La sonrisa forzada de Dana se volvió un poco rígida, pero aun así trató de mantener un tono conciliador:

—Sí, sí, es cierto. Cata se equivocó, fue su error, y ya lo sabe. Te lo ruego, como tu madre que soy, no la demandes, ¿de acuerdo? Jamás te he pedido nada en la vida. Hazlo por el cariño que nos tuvimos en el pasado, déjala pasar. De ahora en adelante... serás la heredera principal en esta casa, y Cata será tu hermana menor. Solo ayúdala esta vez, sálvala, ¿sí?

Diciendo esto, Dana hizo el amago de arrodillarse.

—Sé que ahora eres muy poderosa. Si retiras los cargos, también podrías hablar con los Ibarra para que hagan lo mismo, ¿te parece?

Pensó que, dado que Kiara había vuelto a la casa de los Zúñiga por voluntad propia, seguramente quería regresar a la familia.

Por lo tanto, era imposible que se quedara de brazos cruzados viéndola arrodillarse.

Dana solo estaba haciendo teatro.

Pero para su sorpresa, Kiara simplemente se recostó cómodamente en el sofá, con la postura imponente de una líder, mirándola con una ceja alzada.

Como si estuviera esperando a que realmente se arrodillara.

*¡Maldita!*

Dana apretó los dientes de rabia. Tenía unas ganas inmensas de perder los estribos y gritarle a Kiara que era una desagradecida.

Había soportado la humillación de arrodillarse ante Kiara únicamente por Catalina .

¿Y su marido, el propio padre de Catalina, estaba dispuesto a hundir a su hija de sangre solo para quedar bien con esa aparecida?
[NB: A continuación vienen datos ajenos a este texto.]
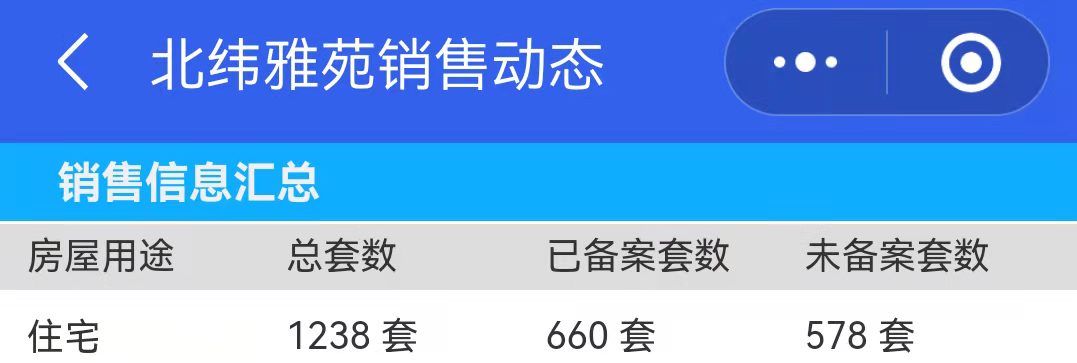 北纬雅苑销售动态

销售信息汇总

| 房屋用途 | 总套数 | 已备案套数 | 未备案套数 |
|---|---|---|---|
| 住宅 | 1238 套 | 660 套 | 578 套 |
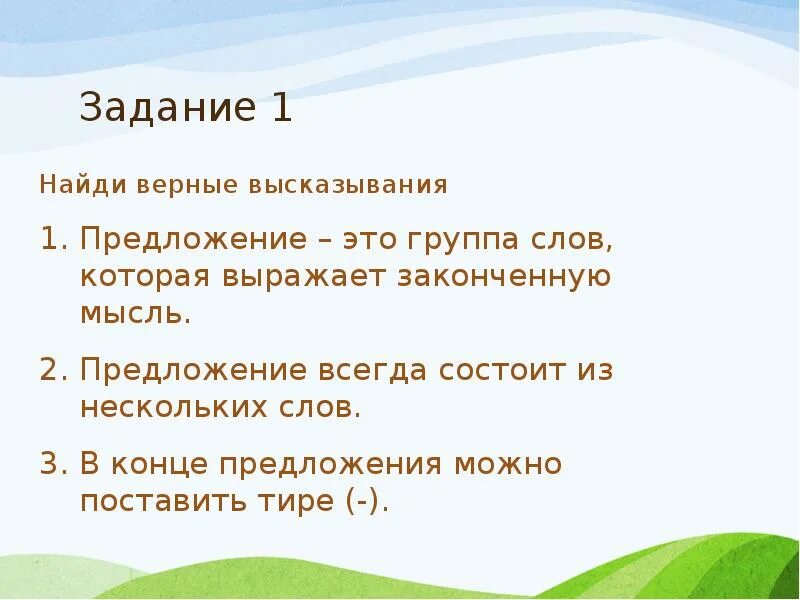 Задание 1

Найди верные высказывания

1. Предложение – это группа слов, которая выражает законченную мысль.

2. Предложение всегда состоит из нескольких слов.

3. В конце предложения можно поставить тире (-).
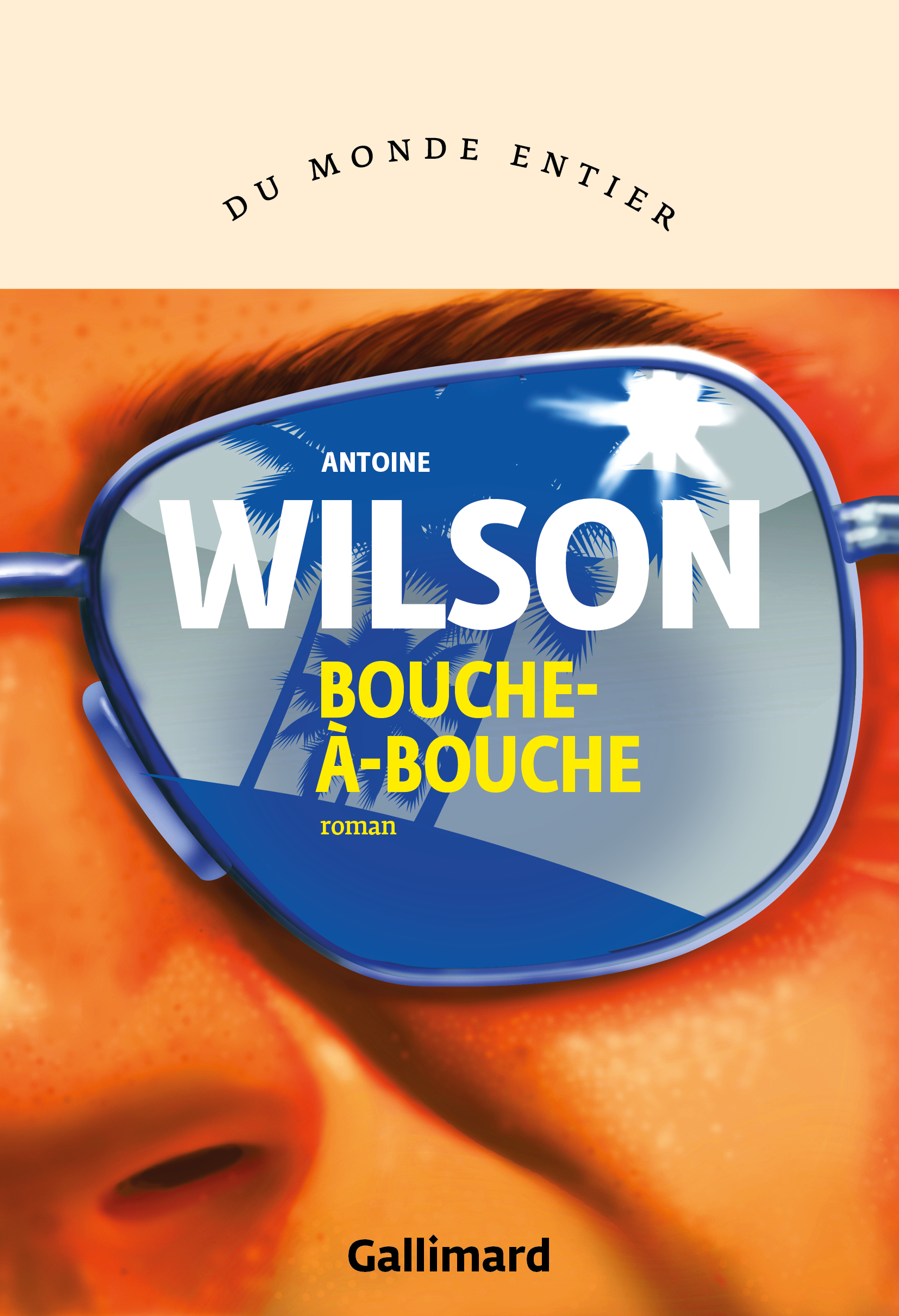 DU MONDE ENTIER

ANTOINE
WILSON

BOUCHE-À-BOUCHE
roman

Gallimard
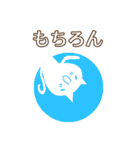 もちろん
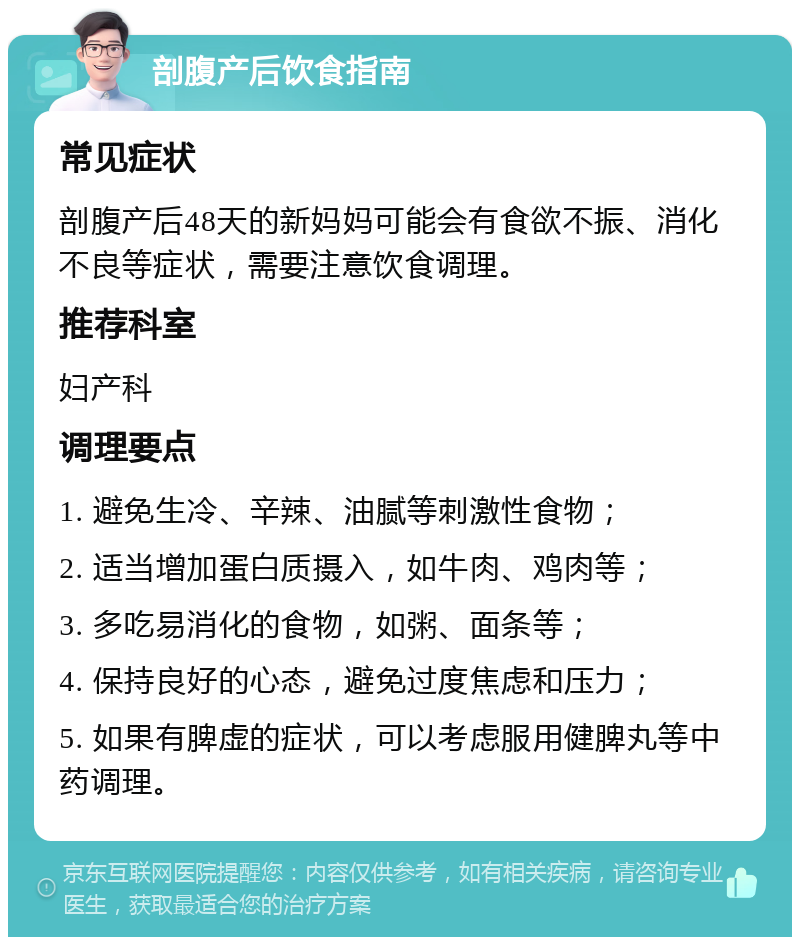 剖腹产后饮食指南

常见症状

剖腹产后48天的新妈妈可能会有食欲不振、消化不良等症状，需要注意饮食调理。

推荐科室

妇产科

调理要点

1. 避免生冷、辛辣、油腻等刺激性食物；

2. 适当增加蛋白质摄入，如牛肉、鸡肉等；

3. 多吃易消化的食物，如粥、面条等；

4. 保持良好的心态，避免过度焦虑和压力；

5. 如果有脾虚的症状，可以考虑服用健脾丸等中药调理。

京东互联网医院提醒您：内容仅供参考，如有相关疾病，请咨询专业医生，获取最适合您的治疗方案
—Yo vine a salvar al Grupo Zúñiga —dijo Kiara observando a los dos frente a ella, con una sonrisa aún más cargada de sarcasmo—. Pero, viendo la actitud de la señora Zúñiga, creo que no tenemos nada de qué hablar.

Al escuchar eso, Tristán levantó la mano y le soltó un par de bofetadas a Dana.

—¡Estúpida! ¡Haz lo que te digo! ¡No dejas de hablar de esa mocosa inútil! ¡Si tanto quieres a esa hija tuya, vete a la cárcel con ella!

Dana cayó al suelo aturdida por los golpes, viendo todo dar vueltas.

Benjamín Zúñiga se apresuró a sostener a su madre, frunciendo el ceño mientras miraba a Kiara y luego a Tristán.